Regreso a Barcelona y, sin darme cuenta, me incorporo precipitadamente y como un autómata al trabajo, es decir, trato a mi ciudad como a veces, por exceso de llaneza, nos comportamos con los amigos de siempre, o sea, sin disimulos ni protocolos. Reflexiono unos instantes y no me parece bien, por lo tanto, planeo una visita rápida al centro simplemente para saludarla y comprar algunas cosillas.
El modo de decirle hola a tu ciudad es un tema asombrosamente amplio. Hay muchas maneras de hacerlo; para mí la idónea es visitar alguno de sus espacios públicos más exclusivos. Estos territorios, sobradamente conocidos y simbólicos que, en definitiva, resumen la ciudad, me parecen los ideales para mostrar nuestra lealtad y rendirnos ante ella. Son lugares que representan al conjunto, una síntesis mucho más real que la simple suma de las partes, un resumen de la totalidad.
Después de nuestra ausencia estival, cuando paramos en ellos nos damos cuenta que hacía mucho tiempo que no los advertíamos y comprendemos que necesitamos percibir, explorar y a amar nuestro entorno urbano, o sea, nuestra ciudad. Cuando esto sucede, desaparece cualquier tipo de incertidumbre y percibimos una emoción de seguridad. Inmersos en estos espacios nos invade un equilibrio especial. Un equilibrio que proviene del sentimiento de propiedad. Aquel lugar nos incumbe, es nuestro. Nadie debe pensar que lo anteriormente expuesto ocurre sólo ante paisajes renacentistas o barrocos de calidad contrastada, en absoluto, una trama urbana cualquiera con una historia convivida, también induce a la sensación que me refiero.

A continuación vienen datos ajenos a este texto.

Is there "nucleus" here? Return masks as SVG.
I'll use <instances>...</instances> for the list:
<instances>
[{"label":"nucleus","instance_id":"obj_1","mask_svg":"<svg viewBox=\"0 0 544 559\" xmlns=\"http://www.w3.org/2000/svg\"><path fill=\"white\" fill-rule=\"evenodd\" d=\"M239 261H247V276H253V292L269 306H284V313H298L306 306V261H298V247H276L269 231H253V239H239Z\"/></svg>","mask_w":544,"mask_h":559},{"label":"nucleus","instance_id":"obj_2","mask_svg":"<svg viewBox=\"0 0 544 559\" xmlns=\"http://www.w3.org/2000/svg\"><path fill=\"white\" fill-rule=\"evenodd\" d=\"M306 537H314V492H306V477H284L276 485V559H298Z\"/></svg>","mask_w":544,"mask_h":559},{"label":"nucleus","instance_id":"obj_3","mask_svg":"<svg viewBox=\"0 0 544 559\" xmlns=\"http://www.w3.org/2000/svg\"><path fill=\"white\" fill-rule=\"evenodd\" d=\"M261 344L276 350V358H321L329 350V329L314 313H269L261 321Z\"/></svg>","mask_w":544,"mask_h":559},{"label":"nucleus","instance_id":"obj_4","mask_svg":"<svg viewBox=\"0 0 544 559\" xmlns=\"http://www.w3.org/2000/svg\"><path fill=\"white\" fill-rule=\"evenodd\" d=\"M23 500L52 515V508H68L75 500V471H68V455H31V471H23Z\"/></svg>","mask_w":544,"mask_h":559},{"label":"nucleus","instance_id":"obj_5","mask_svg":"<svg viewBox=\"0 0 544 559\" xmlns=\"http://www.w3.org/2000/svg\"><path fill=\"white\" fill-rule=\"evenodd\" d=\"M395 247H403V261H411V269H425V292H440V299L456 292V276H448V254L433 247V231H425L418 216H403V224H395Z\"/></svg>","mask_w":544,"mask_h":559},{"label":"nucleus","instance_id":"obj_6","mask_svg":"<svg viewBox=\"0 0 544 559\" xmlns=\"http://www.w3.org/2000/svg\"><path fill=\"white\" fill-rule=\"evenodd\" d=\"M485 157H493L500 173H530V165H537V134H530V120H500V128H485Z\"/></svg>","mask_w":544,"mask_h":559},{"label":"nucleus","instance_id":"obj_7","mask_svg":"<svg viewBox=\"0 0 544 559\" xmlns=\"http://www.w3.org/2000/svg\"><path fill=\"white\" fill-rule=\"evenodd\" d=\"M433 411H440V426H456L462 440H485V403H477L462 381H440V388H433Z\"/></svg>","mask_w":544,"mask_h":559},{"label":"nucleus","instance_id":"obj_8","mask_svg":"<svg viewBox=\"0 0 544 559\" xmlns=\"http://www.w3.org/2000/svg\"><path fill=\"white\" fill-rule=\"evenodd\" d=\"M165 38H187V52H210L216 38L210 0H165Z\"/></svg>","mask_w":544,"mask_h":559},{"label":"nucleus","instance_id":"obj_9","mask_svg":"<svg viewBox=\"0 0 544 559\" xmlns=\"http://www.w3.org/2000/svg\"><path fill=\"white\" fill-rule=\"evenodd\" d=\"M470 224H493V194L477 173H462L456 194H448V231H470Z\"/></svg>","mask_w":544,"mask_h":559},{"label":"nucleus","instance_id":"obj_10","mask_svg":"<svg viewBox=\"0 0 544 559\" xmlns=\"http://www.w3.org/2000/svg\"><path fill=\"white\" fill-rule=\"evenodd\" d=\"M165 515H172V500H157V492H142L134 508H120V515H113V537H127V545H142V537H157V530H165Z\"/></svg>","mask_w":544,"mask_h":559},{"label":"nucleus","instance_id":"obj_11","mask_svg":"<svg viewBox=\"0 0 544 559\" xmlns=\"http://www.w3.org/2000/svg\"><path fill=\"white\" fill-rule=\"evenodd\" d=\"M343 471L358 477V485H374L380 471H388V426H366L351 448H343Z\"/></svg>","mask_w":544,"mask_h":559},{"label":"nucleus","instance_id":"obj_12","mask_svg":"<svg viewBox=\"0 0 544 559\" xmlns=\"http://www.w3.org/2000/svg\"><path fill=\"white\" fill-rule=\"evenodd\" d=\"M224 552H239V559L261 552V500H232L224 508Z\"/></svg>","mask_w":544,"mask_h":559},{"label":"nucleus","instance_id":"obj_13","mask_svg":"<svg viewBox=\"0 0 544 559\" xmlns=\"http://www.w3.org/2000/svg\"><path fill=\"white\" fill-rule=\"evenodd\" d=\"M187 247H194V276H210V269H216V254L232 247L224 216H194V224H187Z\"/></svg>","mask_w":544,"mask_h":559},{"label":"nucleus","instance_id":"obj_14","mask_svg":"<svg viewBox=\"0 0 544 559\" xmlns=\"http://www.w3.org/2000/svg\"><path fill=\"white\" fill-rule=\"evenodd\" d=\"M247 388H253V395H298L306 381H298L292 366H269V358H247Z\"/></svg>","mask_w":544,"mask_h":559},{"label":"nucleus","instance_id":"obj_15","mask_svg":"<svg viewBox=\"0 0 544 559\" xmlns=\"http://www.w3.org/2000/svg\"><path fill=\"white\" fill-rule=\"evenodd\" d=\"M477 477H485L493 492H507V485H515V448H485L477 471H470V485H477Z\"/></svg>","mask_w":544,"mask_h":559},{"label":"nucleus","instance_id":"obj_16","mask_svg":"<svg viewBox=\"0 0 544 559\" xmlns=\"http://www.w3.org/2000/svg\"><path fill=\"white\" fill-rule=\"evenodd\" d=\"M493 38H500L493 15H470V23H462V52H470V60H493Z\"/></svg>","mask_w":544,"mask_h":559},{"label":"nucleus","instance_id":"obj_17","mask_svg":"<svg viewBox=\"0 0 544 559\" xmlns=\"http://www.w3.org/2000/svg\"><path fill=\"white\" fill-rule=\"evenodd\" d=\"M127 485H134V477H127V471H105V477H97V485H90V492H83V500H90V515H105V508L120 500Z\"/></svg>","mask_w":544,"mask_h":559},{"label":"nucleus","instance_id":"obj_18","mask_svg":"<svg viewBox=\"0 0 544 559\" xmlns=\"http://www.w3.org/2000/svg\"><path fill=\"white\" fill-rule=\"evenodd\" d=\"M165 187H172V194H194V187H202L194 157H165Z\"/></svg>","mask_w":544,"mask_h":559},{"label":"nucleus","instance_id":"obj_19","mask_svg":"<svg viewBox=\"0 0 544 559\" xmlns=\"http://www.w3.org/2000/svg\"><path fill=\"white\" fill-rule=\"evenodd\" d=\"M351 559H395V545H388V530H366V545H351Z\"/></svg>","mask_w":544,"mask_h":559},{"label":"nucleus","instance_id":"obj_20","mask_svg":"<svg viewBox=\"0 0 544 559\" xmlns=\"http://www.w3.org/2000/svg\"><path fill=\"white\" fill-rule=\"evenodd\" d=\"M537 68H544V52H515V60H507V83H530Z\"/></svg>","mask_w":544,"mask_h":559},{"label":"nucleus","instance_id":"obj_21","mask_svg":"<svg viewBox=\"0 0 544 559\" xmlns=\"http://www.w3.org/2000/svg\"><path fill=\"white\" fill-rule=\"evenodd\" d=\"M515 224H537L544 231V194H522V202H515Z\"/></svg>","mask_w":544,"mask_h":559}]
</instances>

Durante esta visita sentimental, ese contacto rápido, he apreciado que durante el mes de Agosto en algunas de las calles más emblemáticas de mi ciudad hay demasiada gente; Barcelona está muy llena. El culto al turismo y a la cultura que defiende Richard Florida, y que siempre ha criticado Joel Kotkin, que asegura que las teorías del primero son la base de la decadencia de las grandes ciudades debería ir acompañado de normas de obligado cumplimiento a seguir por todos para que los espacios públicos no colapsen. Afortunadamente, el turismo y la cultura se han situado en el mismo centro de la economía local de muchas de nuestras ciudades y, así, vamos tirando, pero insisto, sería una pena que ahora nos convirtiéramos en un parque temático con muchos desalmados dentro que no saben comportarse. Deseo con fuerza que se garantice la convivencia en los espacios públicos de nuestras ciudades y que entre otras cosas se prohíba dormir en los bancos de las plazas y las calles, usar las vías públicas como una gran “toilette”, tirar latas y envases, negociar servicios sexuales retribuidos descaradamente o juegos que comporten apuestas con dinero o riesgo para la seguridad de las personas y bienes, y también otros divertimentos recientes como el desnudarse en la calle a pleno sol.
Es muy importante que estos espacios simbólicos a los que me he referido inicialmente tengan calidad. Recomendar aquí qué lugares de Barcelona son los mejores para saludarla sería entrar en un tema que a buen seguro necesitaría un libro entero. En cualquier caso, sea cual sea el rumbo, dejar de disfrutar del placer de visitar las calles de nuestra ciudad por culpa del turismo sería inadmisible.